- Active: 1965-1974
- Disbanded: 1974
- Allegiance: Vietnam
- Branch: People's Army of Vietnam
- Type: Infantry
- Size: Division
- Engagements: Battle of Dak To Battle of Duc Lap Easter Offensive in Mekong Delta

Commanders
- Notable commanders: COL Nguyễn Hữu An COL Trần Văn Trân [vi]

= 1st Division (Vietnam) =

The 1st Infantry Division was a division of the People's Army of Vietnam (PAVN), first formed from PAVN units in 1965.

==Vietnam War==
The Division was formed on 20 December 1965 from three PAVN Regiments: 32nd (aka 320th), 33rd (aka 101B), and 66th (66A), under the control of the PAVN B3 Front in the Central Highlands.

The Division's 33rd and 66th Regiments were engaged in the Battle of Ia Drang from 14-18 November 1965, losing 1070-1753 killed.

◆ Task requirements
Write out the passage on the 1st Division of the People's Army of Vietnam word for word, starting at "- Active: 1965-1974" and ending at "units in 1965.".

[Saved data entries]

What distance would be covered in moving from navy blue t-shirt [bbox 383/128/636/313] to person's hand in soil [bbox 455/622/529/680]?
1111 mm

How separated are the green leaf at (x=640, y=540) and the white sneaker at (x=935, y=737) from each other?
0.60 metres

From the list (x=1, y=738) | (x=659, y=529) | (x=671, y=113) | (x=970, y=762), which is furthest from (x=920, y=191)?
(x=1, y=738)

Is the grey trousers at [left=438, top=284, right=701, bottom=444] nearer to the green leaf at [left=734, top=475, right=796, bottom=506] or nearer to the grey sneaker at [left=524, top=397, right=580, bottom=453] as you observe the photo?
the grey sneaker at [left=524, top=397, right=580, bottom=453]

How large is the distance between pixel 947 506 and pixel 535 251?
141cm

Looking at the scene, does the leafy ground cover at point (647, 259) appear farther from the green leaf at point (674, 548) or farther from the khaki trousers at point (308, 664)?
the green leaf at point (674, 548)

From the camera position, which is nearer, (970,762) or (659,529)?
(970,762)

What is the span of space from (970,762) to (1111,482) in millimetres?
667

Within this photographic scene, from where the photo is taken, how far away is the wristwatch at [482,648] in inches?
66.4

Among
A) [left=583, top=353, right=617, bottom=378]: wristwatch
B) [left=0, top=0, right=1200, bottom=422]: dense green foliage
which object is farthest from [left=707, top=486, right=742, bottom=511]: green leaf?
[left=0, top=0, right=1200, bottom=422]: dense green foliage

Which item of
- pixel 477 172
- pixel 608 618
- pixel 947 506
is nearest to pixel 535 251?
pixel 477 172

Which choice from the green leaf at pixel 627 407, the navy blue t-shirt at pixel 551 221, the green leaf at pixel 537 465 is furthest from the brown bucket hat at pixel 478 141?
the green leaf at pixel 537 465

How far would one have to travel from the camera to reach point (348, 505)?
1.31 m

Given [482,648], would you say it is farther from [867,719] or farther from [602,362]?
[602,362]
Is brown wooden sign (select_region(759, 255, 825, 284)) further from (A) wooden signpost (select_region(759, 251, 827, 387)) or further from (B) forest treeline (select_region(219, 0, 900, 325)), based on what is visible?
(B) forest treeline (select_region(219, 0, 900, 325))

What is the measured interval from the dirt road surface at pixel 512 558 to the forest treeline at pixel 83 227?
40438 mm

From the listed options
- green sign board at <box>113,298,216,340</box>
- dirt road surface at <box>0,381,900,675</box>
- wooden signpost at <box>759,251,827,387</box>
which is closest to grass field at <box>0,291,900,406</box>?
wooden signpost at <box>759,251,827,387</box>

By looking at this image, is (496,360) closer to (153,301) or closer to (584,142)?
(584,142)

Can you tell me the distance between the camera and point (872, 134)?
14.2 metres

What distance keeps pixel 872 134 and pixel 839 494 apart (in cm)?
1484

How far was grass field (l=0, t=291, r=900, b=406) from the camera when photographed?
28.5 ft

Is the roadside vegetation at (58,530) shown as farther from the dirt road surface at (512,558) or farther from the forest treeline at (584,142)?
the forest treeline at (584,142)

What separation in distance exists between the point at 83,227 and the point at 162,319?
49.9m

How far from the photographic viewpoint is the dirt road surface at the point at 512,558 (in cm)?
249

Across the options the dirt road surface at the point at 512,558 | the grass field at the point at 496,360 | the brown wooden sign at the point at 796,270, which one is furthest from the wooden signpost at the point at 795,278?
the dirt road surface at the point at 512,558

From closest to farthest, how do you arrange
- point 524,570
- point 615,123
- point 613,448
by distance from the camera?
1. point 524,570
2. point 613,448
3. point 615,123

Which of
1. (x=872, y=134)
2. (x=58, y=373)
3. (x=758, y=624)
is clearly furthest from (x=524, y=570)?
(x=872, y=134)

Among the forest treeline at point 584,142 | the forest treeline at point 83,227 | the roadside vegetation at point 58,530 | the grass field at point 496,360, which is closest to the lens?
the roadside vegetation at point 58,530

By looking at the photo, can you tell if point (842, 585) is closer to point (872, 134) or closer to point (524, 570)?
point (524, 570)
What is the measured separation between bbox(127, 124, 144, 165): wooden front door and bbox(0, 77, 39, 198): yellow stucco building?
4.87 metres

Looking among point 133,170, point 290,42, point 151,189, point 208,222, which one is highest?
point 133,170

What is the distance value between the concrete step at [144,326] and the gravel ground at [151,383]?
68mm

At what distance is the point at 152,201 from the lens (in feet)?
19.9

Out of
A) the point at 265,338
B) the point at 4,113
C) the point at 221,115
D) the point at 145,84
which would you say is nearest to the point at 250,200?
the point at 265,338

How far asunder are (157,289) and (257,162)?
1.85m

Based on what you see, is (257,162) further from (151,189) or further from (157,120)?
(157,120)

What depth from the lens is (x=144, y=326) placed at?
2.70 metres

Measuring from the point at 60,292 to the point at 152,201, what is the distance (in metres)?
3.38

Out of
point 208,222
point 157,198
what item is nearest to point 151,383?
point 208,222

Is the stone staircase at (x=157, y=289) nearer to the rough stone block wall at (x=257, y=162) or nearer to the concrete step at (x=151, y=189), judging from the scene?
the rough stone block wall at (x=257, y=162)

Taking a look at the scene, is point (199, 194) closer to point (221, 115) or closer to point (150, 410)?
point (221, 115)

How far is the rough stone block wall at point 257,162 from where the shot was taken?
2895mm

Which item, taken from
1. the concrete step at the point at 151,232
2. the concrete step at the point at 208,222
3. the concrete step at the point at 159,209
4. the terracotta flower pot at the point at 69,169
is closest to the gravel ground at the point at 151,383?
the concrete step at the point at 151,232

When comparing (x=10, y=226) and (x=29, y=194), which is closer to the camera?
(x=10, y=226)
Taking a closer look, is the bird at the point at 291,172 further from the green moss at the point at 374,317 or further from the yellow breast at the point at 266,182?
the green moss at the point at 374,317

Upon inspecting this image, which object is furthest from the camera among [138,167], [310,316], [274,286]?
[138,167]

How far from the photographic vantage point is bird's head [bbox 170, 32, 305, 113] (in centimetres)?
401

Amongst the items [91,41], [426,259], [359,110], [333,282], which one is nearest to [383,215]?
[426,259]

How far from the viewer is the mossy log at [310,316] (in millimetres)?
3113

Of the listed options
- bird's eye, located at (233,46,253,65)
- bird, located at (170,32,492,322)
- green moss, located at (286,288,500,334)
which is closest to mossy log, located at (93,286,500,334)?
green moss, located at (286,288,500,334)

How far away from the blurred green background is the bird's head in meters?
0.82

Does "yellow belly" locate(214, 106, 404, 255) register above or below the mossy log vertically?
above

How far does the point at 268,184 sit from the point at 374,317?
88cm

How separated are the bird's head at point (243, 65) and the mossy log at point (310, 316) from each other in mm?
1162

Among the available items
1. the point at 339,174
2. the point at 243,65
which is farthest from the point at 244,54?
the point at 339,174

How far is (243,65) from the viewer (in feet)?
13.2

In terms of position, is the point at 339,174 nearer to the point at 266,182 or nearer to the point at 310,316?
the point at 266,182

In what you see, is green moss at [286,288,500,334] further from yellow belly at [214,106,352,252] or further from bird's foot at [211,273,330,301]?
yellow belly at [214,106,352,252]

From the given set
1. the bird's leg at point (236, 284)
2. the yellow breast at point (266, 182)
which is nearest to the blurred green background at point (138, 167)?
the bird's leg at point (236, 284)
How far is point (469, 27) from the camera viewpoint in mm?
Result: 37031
==
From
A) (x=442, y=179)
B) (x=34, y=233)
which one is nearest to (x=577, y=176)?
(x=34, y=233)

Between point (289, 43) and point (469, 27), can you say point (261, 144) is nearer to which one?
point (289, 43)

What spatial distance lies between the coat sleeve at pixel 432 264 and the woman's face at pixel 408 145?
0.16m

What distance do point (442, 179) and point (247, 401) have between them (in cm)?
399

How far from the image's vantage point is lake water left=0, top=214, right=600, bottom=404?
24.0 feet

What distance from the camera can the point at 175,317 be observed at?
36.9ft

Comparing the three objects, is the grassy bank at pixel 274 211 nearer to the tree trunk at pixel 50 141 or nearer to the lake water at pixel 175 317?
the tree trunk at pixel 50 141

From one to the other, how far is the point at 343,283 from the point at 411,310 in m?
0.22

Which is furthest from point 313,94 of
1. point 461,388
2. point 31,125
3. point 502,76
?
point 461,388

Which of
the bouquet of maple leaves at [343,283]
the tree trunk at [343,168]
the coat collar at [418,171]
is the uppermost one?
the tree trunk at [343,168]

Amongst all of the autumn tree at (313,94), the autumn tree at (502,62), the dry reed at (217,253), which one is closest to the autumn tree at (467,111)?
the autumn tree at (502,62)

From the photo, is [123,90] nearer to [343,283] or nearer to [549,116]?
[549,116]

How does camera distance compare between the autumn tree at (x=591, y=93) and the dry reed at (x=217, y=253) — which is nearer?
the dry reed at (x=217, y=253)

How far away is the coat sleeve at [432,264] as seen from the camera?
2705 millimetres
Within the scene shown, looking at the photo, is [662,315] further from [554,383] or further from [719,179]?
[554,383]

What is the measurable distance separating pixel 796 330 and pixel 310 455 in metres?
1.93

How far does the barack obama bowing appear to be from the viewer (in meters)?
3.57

◆ Task result
- Active: 1965-1974
- Disbanded: 1974
- Allegiance: Vietnam
- Branch: People's Army of Vietnam
- Type: Infantry
- Size: Division
- Engagements: Battle of Dak To Battle of Duc Lap Easter Offensive in Mekong Delta

Commanders
- Notable commanders: COL Nguyễn Hữu An COL Trần Văn Trân [vi]

= 1st Division (Vietnam) =

The 1st Infantry Division was a division of the People's Army of Vietnam (PAVN), first formed from PAVN units in 1965.